**Document excerpt**
··········

Why aren't there any orthophotos from before 1995?
A. 1995 was the first year that digital orthophotos were produced. Orthophotos from earlier years existed only as hardcopy photos or mylar overlays. These are no longer available.
Why are there no orthophotos for some areas of British Columbia?
A. In recent years, orthophotos have normally been produced from all Provincial air photo acquisition. Before 2006, orthophotos were typically only produced for between 50 and 60% of the annual air photo acquisition. For some areas of British Columbia, notably the north west corner of the province, parts of Vancouver Island and some parts of the South Coast, no new aerial photography has been acquired since the mid 90's, when digital orthophotos first began to be produced.
Why is there a big red 'X' covering the map?
A. This viewer uses the Google Earth image overlay feature to display orthophoto coverage and orthophoto centres from data located on internet servers. The red 'X' means that Google Earth can't find the image overaly location. It is most likely caused by a temporary internet connectivity problem.
Can I download and view or print the low-resolution image without purchasing the full-resolution version?
A. Yes. The low-resolution orthophoto images are free for personal use, although they remain the copyrighted property of the Province of British Columbia. For commercial use, or for inclusion in published material you will need to get permission.

··········

**Dataset excerpts**
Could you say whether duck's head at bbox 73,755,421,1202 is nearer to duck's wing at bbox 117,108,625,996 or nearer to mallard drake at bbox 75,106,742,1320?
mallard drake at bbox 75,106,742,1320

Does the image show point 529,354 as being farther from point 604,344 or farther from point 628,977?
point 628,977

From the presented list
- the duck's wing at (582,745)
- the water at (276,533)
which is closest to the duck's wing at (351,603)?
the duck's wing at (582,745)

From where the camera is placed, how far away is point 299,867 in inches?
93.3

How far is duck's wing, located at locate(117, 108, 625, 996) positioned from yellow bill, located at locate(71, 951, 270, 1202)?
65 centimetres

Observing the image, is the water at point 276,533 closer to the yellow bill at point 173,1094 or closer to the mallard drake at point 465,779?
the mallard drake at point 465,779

··········

**The problem**
Using the orthophoto FAQ above, decide whether each statement agrees with it. Answer yes or no for each, quoting the words that settle it.
(a) Orthophotos from before 1995 can still be obtained as hardcopy photos.
(b) Before 2006, orthophotos were typically produced for only 50 to 60% of the annual air photo acquisition.
(c) The low-resolution orthophoto images may be used commercially without permission.

**Output of the exercise**
(a) No: "These are no longer available."
(b) Yes: "Before 2006, orthophotos were typically only produced for between 50 and 60% of the annual air photo acquisition."
(c) No: "For commercial use, or for inclusion in published material you will need to get permission."